### [Problem requirements]
Retype the material below word for word, starting with the line that contains "How widely are" and going on through the end of the material.

╭─ Records for this task

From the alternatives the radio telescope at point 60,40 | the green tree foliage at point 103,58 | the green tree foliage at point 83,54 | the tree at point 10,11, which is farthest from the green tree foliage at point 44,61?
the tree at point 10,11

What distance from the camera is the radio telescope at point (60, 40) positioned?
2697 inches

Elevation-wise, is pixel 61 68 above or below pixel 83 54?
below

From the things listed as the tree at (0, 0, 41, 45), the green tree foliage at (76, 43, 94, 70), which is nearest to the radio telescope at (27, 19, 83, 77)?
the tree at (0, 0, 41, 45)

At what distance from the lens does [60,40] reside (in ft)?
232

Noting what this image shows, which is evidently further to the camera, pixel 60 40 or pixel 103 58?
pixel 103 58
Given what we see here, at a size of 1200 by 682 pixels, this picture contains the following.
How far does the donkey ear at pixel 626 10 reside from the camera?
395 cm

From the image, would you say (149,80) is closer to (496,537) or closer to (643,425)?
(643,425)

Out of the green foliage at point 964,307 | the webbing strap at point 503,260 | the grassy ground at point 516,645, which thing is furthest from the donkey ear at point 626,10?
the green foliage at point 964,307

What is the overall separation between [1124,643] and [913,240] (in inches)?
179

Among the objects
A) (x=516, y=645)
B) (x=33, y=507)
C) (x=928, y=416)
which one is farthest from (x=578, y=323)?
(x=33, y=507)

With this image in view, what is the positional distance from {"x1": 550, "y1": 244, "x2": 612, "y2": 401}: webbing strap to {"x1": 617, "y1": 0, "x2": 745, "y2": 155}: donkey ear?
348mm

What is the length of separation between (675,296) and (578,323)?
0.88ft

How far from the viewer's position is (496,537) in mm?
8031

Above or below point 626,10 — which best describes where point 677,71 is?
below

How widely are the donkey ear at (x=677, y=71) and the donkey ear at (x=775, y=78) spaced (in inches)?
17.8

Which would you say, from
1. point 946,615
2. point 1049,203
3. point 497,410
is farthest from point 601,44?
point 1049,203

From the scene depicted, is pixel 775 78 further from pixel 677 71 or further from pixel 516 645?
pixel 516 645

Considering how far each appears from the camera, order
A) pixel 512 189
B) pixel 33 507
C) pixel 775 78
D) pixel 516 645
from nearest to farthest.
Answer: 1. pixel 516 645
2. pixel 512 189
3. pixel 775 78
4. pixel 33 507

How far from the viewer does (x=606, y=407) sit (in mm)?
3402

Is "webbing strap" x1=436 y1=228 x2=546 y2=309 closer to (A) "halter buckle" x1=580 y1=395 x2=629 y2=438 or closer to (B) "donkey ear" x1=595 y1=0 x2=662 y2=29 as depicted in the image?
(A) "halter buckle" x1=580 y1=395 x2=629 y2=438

╰─

### [Task result]
How widely are the donkey ear at (x=677, y=71) and the donkey ear at (x=775, y=78) spaced (in inches)?
17.8

Which would you say, from
1. point 946,615
2. point 1049,203
3. point 497,410
is farthest from point 601,44?
point 1049,203

From the scene depicted, is pixel 775 78 further from pixel 677 71 or further from pixel 516 645?
pixel 516 645

Considering how far each appears from the camera, order
A) pixel 512 189
B) pixel 33 507
C) pixel 775 78
D) pixel 516 645
from nearest to farthest.
Answer: 1. pixel 516 645
2. pixel 512 189
3. pixel 775 78
4. pixel 33 507

How far from the viewer does (x=606, y=407) sit (in mm)?
3402

Is "webbing strap" x1=436 y1=228 x2=546 y2=309 closer to (A) "halter buckle" x1=580 y1=395 x2=629 y2=438 or closer to (B) "donkey ear" x1=595 y1=0 x2=662 y2=29 as depicted in the image?
(A) "halter buckle" x1=580 y1=395 x2=629 y2=438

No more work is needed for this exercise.